En 1905, Freud publiait Trois essais sur la sexualité. C'est dans cet ouvrage qu'il exposa ses théories sexuelles. «Elles tournent autour de plusieurs thèmes. Tout d'abord vient la notion de libido, c'est-à-dire l'instinct sexuel, avec son embryogénèse, ses phases successives et ses métamorphoses. En second lieu, Freud met l'accent sur les vicissitudes du choix de l'objet d'amour, insistant en particulier sur le complexe d'Oedipe. Troisièmement, s'appuyant sur ce qui précède, il propose une interprétation de certains types de caractères (en particulier le type oral et le type anal), des névroses et des déviations sexuelles. En quatrième lieu, il propose un système de symbolisme sexuel. Enfin il explore les tout premiers événements intéressants la vie sexuelle, les tout premiers fantasmes et le rôle qu'ils joueront dans la vie affective ultérieure.» (Henri F. Ellenberger, Histoire de la psychiatrie dynamique, Éditions Simep, Lyon 1974, p 425)

Freud a étendu le sens du mot sexualité à l'ensemble des phénomènes que nous désignons par le mot amour. «Cette extension du concept de sexualité est d'une double nature. En premier lieu, la sexualité est détachée de sa relation bien trop étroite avec les organes génitaux et posée comme une fonction corporelle embrassant l'ensemble de l'être et aspirant au plaisir, fonction qui n'entre que secondairement au service de la reproduction ; en second lieu, sont comptés parmi les émois sexuels tous les émois simplement tendres et amicaux, pour lesquels notre langage courant emploie le mot « aimer » dans ses multiples acceptions. Je prétends seulement que ces élargissements du concept de sexualité ne sont pas des innovations, mais des restaurations, qui signifient la levée de rétrécissements injustifiés du concept, rétrécissements auxquels nous nous étions laissé induire.» D'où l'usage du mot pansexualisme pour désigner la doctrine freudienne.
(S. Freud, Ma vie et la psychanalyse, Idées, Gallimard, pp. 47-49.)

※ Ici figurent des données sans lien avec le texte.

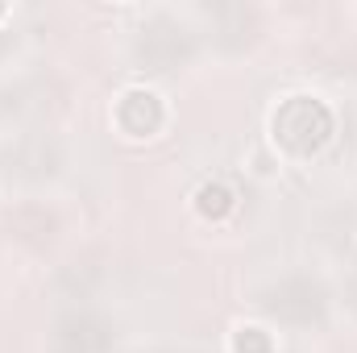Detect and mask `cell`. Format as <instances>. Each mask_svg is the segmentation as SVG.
Instances as JSON below:
<instances>
[{
    "label": "cell",
    "mask_w": 357,
    "mask_h": 353,
    "mask_svg": "<svg viewBox=\"0 0 357 353\" xmlns=\"http://www.w3.org/2000/svg\"><path fill=\"white\" fill-rule=\"evenodd\" d=\"M274 129H278V137H282L291 150L307 154V150H316V146L328 137V112H324L320 104L295 100V104L282 108V117L274 121Z\"/></svg>",
    "instance_id": "6da1fadb"
},
{
    "label": "cell",
    "mask_w": 357,
    "mask_h": 353,
    "mask_svg": "<svg viewBox=\"0 0 357 353\" xmlns=\"http://www.w3.org/2000/svg\"><path fill=\"white\" fill-rule=\"evenodd\" d=\"M266 308L274 312V316H282V320L307 324V320L320 316L324 299H320V287H316V283H307V278H291V283H282V287L270 295Z\"/></svg>",
    "instance_id": "7a4b0ae2"
},
{
    "label": "cell",
    "mask_w": 357,
    "mask_h": 353,
    "mask_svg": "<svg viewBox=\"0 0 357 353\" xmlns=\"http://www.w3.org/2000/svg\"><path fill=\"white\" fill-rule=\"evenodd\" d=\"M108 329L100 324V320H91V316H71V320H63V329H59V345L67 353H104L108 350Z\"/></svg>",
    "instance_id": "3957f363"
},
{
    "label": "cell",
    "mask_w": 357,
    "mask_h": 353,
    "mask_svg": "<svg viewBox=\"0 0 357 353\" xmlns=\"http://www.w3.org/2000/svg\"><path fill=\"white\" fill-rule=\"evenodd\" d=\"M354 295H357V283H354Z\"/></svg>",
    "instance_id": "277c9868"
}]
</instances>
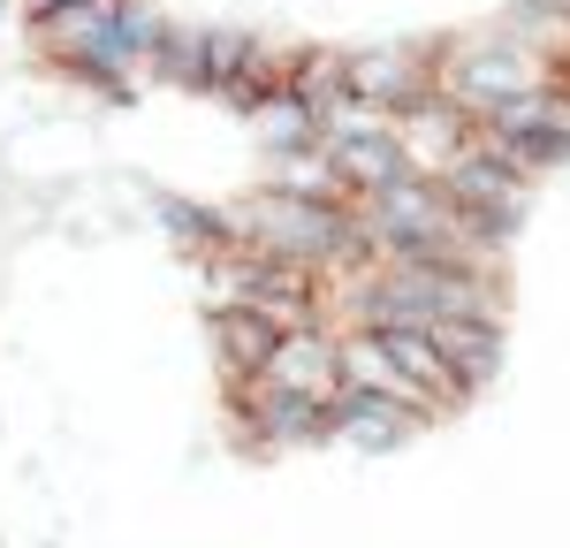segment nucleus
<instances>
[{
    "mask_svg": "<svg viewBox=\"0 0 570 548\" xmlns=\"http://www.w3.org/2000/svg\"><path fill=\"white\" fill-rule=\"evenodd\" d=\"M274 91H282V46L244 23H206V99L259 115Z\"/></svg>",
    "mask_w": 570,
    "mask_h": 548,
    "instance_id": "39448f33",
    "label": "nucleus"
},
{
    "mask_svg": "<svg viewBox=\"0 0 570 548\" xmlns=\"http://www.w3.org/2000/svg\"><path fill=\"white\" fill-rule=\"evenodd\" d=\"M540 85H556V61L532 53L525 39H510L502 23H472L456 39H434V91L472 130H480L494 107H510V99H525Z\"/></svg>",
    "mask_w": 570,
    "mask_h": 548,
    "instance_id": "f257e3e1",
    "label": "nucleus"
},
{
    "mask_svg": "<svg viewBox=\"0 0 570 548\" xmlns=\"http://www.w3.org/2000/svg\"><path fill=\"white\" fill-rule=\"evenodd\" d=\"M145 85H168V91H206V23H168V31L153 39Z\"/></svg>",
    "mask_w": 570,
    "mask_h": 548,
    "instance_id": "f8f14e48",
    "label": "nucleus"
},
{
    "mask_svg": "<svg viewBox=\"0 0 570 548\" xmlns=\"http://www.w3.org/2000/svg\"><path fill=\"white\" fill-rule=\"evenodd\" d=\"M206 343H214L220 389H252L266 351H274V327L259 313H244V305H228V313H206Z\"/></svg>",
    "mask_w": 570,
    "mask_h": 548,
    "instance_id": "9d476101",
    "label": "nucleus"
},
{
    "mask_svg": "<svg viewBox=\"0 0 570 548\" xmlns=\"http://www.w3.org/2000/svg\"><path fill=\"white\" fill-rule=\"evenodd\" d=\"M252 389L320 397V404H327V397L343 389V335H335V327H289V335H274V351H266Z\"/></svg>",
    "mask_w": 570,
    "mask_h": 548,
    "instance_id": "423d86ee",
    "label": "nucleus"
},
{
    "mask_svg": "<svg viewBox=\"0 0 570 548\" xmlns=\"http://www.w3.org/2000/svg\"><path fill=\"white\" fill-rule=\"evenodd\" d=\"M23 16H46V8H69V0H16Z\"/></svg>",
    "mask_w": 570,
    "mask_h": 548,
    "instance_id": "ddd939ff",
    "label": "nucleus"
},
{
    "mask_svg": "<svg viewBox=\"0 0 570 548\" xmlns=\"http://www.w3.org/2000/svg\"><path fill=\"white\" fill-rule=\"evenodd\" d=\"M426 335H434V351L449 359V373L464 381V397H472V389H480L487 373L502 365V320H487V313H464V320H434Z\"/></svg>",
    "mask_w": 570,
    "mask_h": 548,
    "instance_id": "9b49d317",
    "label": "nucleus"
},
{
    "mask_svg": "<svg viewBox=\"0 0 570 548\" xmlns=\"http://www.w3.org/2000/svg\"><path fill=\"white\" fill-rule=\"evenodd\" d=\"M426 434V419L411 404H395V397H365V389H335L327 397V442L335 450H365V457H389L403 442H419Z\"/></svg>",
    "mask_w": 570,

La conception hydraulique de la sexualité
Parmi les disciples et proches collaborateurs de Freud, Wilhelm Reich s'est distingué par l'importance qu'il attache à l'orgasme comme condition sine qua non de la santé psychique.«L'orgasme, écrit le sexologue Claude Crépault, est censé avoir un effet libérateur dans la mesure où il s'accompagne d'une décharge tensionnelle. En fait, il s'agit là d'une conception hydraulique de la sexualité. On présume que l'excitation sexuelle, si elle n'est pas libérée dans la décharge orgastique, brise l'équilibre psychosomatique. Dans cette problématique, l'excitation sexuelle n'a pas de sens positif en soi: elle ne se justifie que par sa disparition dans l'orgasme.» (La sexualité aujourd'hui,Traité d'anthropologie médicale, Institut québécois de recherche sur la culture, Québec 1985, p.733)

Un mot tyrannique
Sexualité est un autre de ces mots que l'on pourrait qualifier de tyranniques parce qu'on est contraint de les utiliser pour se faire comprendre de la majorité et qu'on prend ainsi parti pour une doctrine à laquelle on n'adhère pas nécessairement. Chaque fois qu'on prononce le mot sexualité, on fait de la publicité à Freud et à la psychanalyse, comme on en fait à la compagnie Bayer quand on utilise le mot aspirine pour désigner un analgésique qui existe sous d'autres noms.
D'où l'intérêt que présentent des mots comme genre utilisés pour désigner des phénomènes dont le mot sexualité ne peut rendre compte en raison de ses principales connotations.